3. Perilaku yang dimotivasi oleh tujuan (Goal Directed Behaviour)

Keputusan menjadi wirausaha diambil dengan tujuan memecahkan masalah kekurangan yang ia miliki. Disini masalah kekurangan diidentifikasi dengan adanya harapan sebagai pemecahan. Harapan-harapan tersebut berupa insentif yang akan ia dapat jika melakukan tindakan tertentu.Insentif ini menjadi rangsangan atau tujuan (Goal) sehingga mendorong tindakan dan perilakunya sebagai seorang wirausaha.

4. Pencapaian tujuan

Seperti telah dijelaskan sebelumnya, tujuan (Goal) sangat penting untuk pengambilan keputusan menjadi wirausaha. Tujuan ini berupa insentif yang diyakini akan dinikmati jika seseorang melakukan kegiatan tertentu. Jenis-jenis insentif yang diharapkan menjadi wirausaha, antara lain:

a. Insentif primer

Seseorang menjadi wirausaha karena dapat memenuhi kebutuhan dasarnya (pangan, sandang, papan). Insentif ini sangat mendasar karena merupakan kebutuhan seseorang untuk bertahan hidup.

b. Insentif token ekonomi

Insentif ini paling dapat dilihat bentunya: banyak orang menjadi wirausaha karena dapat memeperbaiki kesejahteraan hidupnya, atau dengan kata lain menjadi kaya.

c. Insentif aktivitas

Adanya sejumlah orang yang tidak suka bekerja pada orang lain karena merasa terkekang, Dengan menjadi wirausaha, maka ia dapat bebas beraktivitas tampa perlu ada tekanan dari atasan.

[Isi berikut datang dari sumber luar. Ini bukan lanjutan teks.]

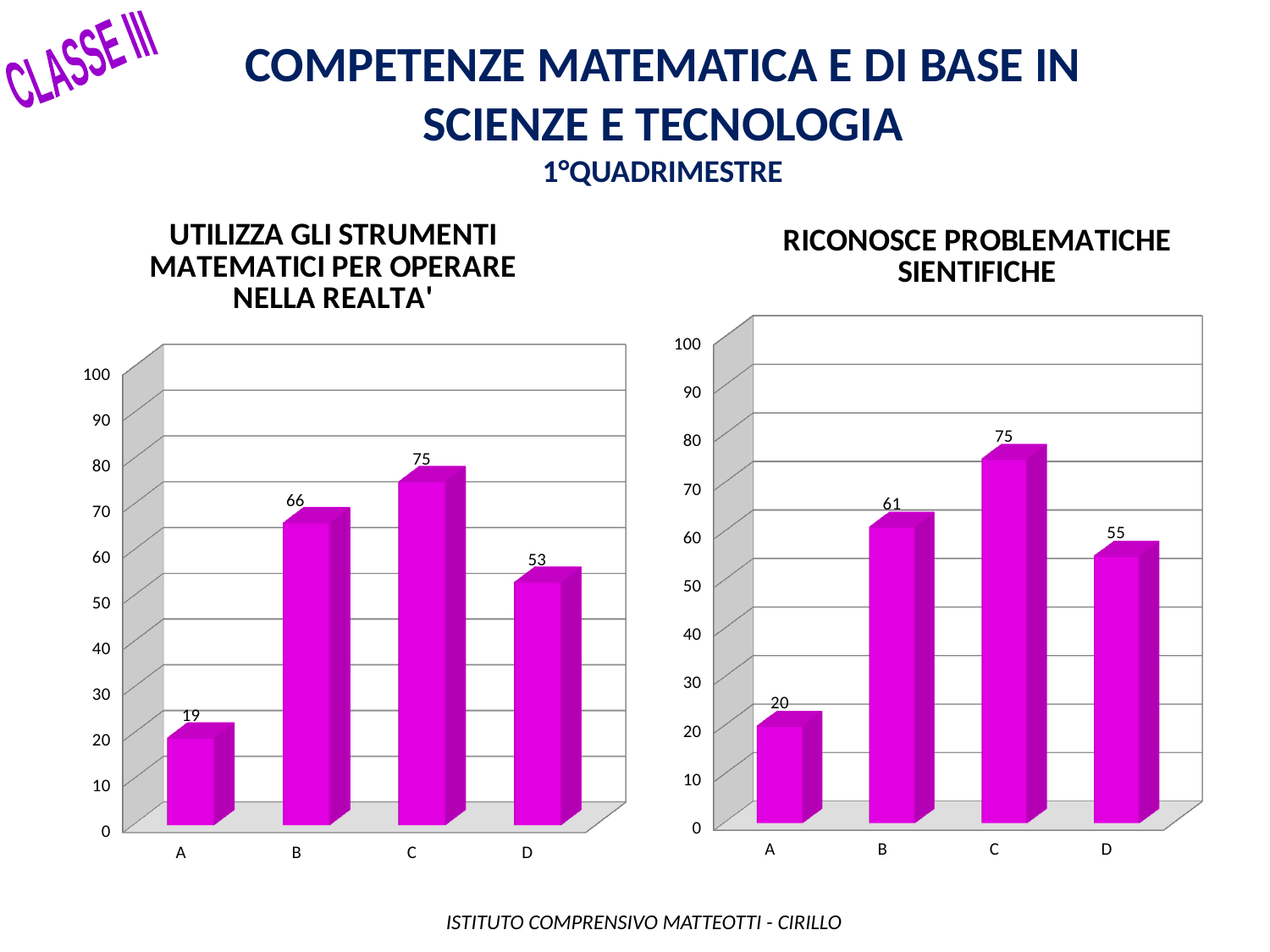
In the left chart (UTILIZZA GLI STRUMENTI MATEMATICI PER OPERARE NELLA REALTA'), is the value for D greater or less than 50? greater In the right chart (RICONOSCE PROBLEMATICHE SIENTIFICHE), which is larger, the value for B or the value for D? B What kind of chart is the left chart (UTILIZZA GLI STRUMENTI MATEMATICI PER OPERARE NELLA REALTA')? Bar chart What colour are the bars in the right chart (RICONOSCE PROBLEMATICHE SIENTIFICHE)? Magenta In the left chart (UTILIZZA GLI STRUMENTI MATEMATICI PER OPERARE NELLA REALTA'), what is the value for category A? 19 In the left chart (UTILIZZA GLI STRUMENTI MATEMATICI PER OPERARE NELLA REALTA'), which category has the highest value? C In the left chart (UTILIZZA GLI STRUMENTI MATEMATICI PER OPERARE NELLA REALTA'), what is the difference between the values for C and A? 56 In the right chart (RICONOSCE PROBLEMATICHE SIENTIFICHE), what is the difference between the values for B and D? 6 In the right chart (RICONOSCE PROBLEMATICHE SIENTIFICHE), what is the value for category D? 55 In the left chart (UTILIZZA GLI STRUMENTI MATEMATICI PER OPERARE NELLA REALTA'), what is the value for category B? 66 In the right chart (RICONOSCE PROBLEMATICHE SIENTIFICHE), which category has the lowest value? A How many categories are shown in the right chart (RICONOSCE PROBLEMATICHE SIENTIFICHE)? 4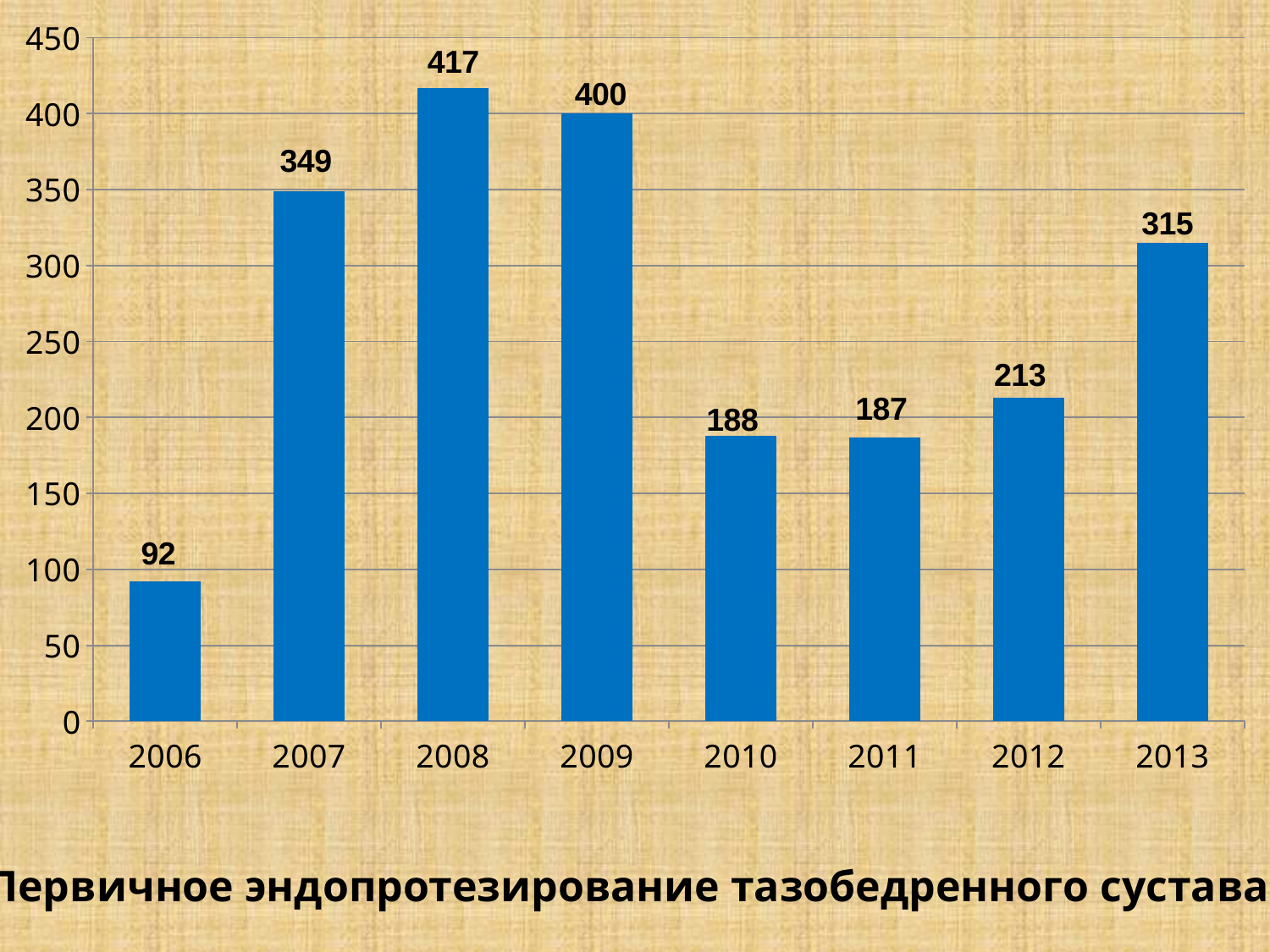
What is the value for 2011? 187 What is the difference between the values for 2013 and 2012? 102 Is the value for 2010 greater or less than 200? less What is the difference between the values for 2008 and 2009? 17 Which year has the lowest value? 2006 Which year has the highest value? 2008 Which is larger, the value for 2007 or the value for 2013? 2007 How many years are shown on the x axis? 8 What kind of chart is shown on the slide? bar chart Do the values rise or fall from 2010 to 2013? rise What is the value for 2008? 417 What is the value for 2013? 315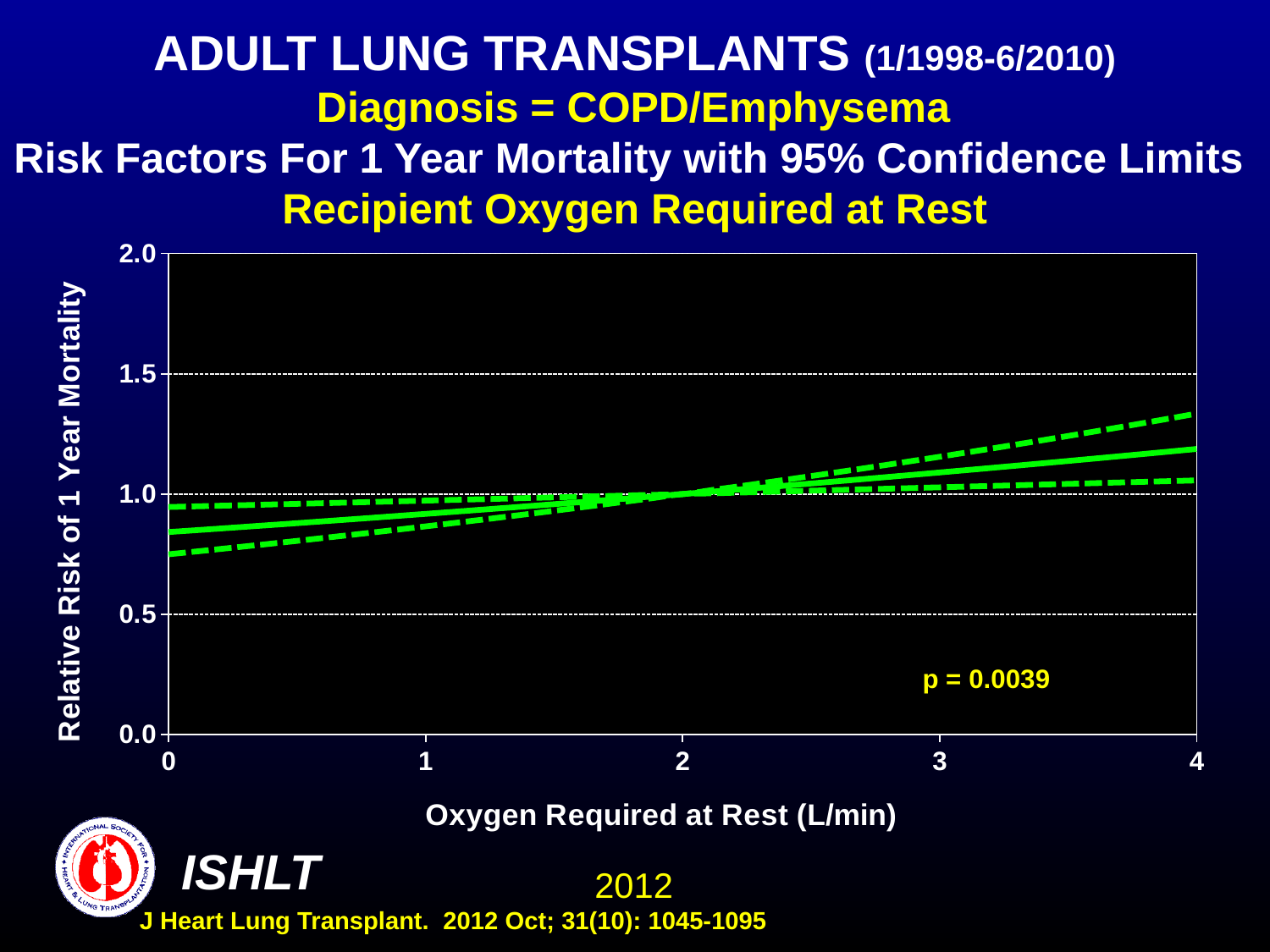
What kind of chart is shown on the slide? line chart What is the label of the x axis? Oxygen Required at Rest (L/min) What p-value is shown on the chart? p = 0.0039 Does the relative risk of 1 year mortality rise or fall as oxygen required at rest increases from 0 to 4 L/min? rise Is the lower 95% confidence limit at 0 L/min oxygen required at rest greater or less than 0.5? greater What is the highest value shown on the x axis? 4 Is the relative risk of 1 year mortality at 0 L/min oxygen required at rest greater or less than 1.0? less Is the relative risk of 1 year mortality higher at 4 L/min or at 0 L/min oxygen required at rest? 4 L/min What is the highest value shown on the y axis? 2.0 Is the upper 95% confidence limit at 4 L/min oxygen required at rest greater or less than 1.5? less How many lines are plotted on the chart? 3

d. Insentif sosial, status dan pengaruh

Jika seseorang berhasil menjadi wirausaha sukses, maka ia akan mendapat perhatian dari lingkungan sekitarnya. Pemberian status dari masyarakat secara langsung juga membuat ia memiliki pengaruh terhadap orang lain.

e. Insentif terpenuhinya standar internal

Pada orang-orang tertentu, memiliki kebutuhan berprestasi sangat cocok dengan kriteria wirausaha. Mereka memiliki standar internal sendiri yang harus dipuaskan dengan menjadi wirausaha, karena profesi lain tidak memuaskan mereka.

Tahap-tahapan diatas telah menggambarkan proses menjadi wirausaha, namun faktor keadaan lingkungan dan budaya seseorang juga memiliki pengaruh besar dalam mendorong seseorang menjadi wirausaha.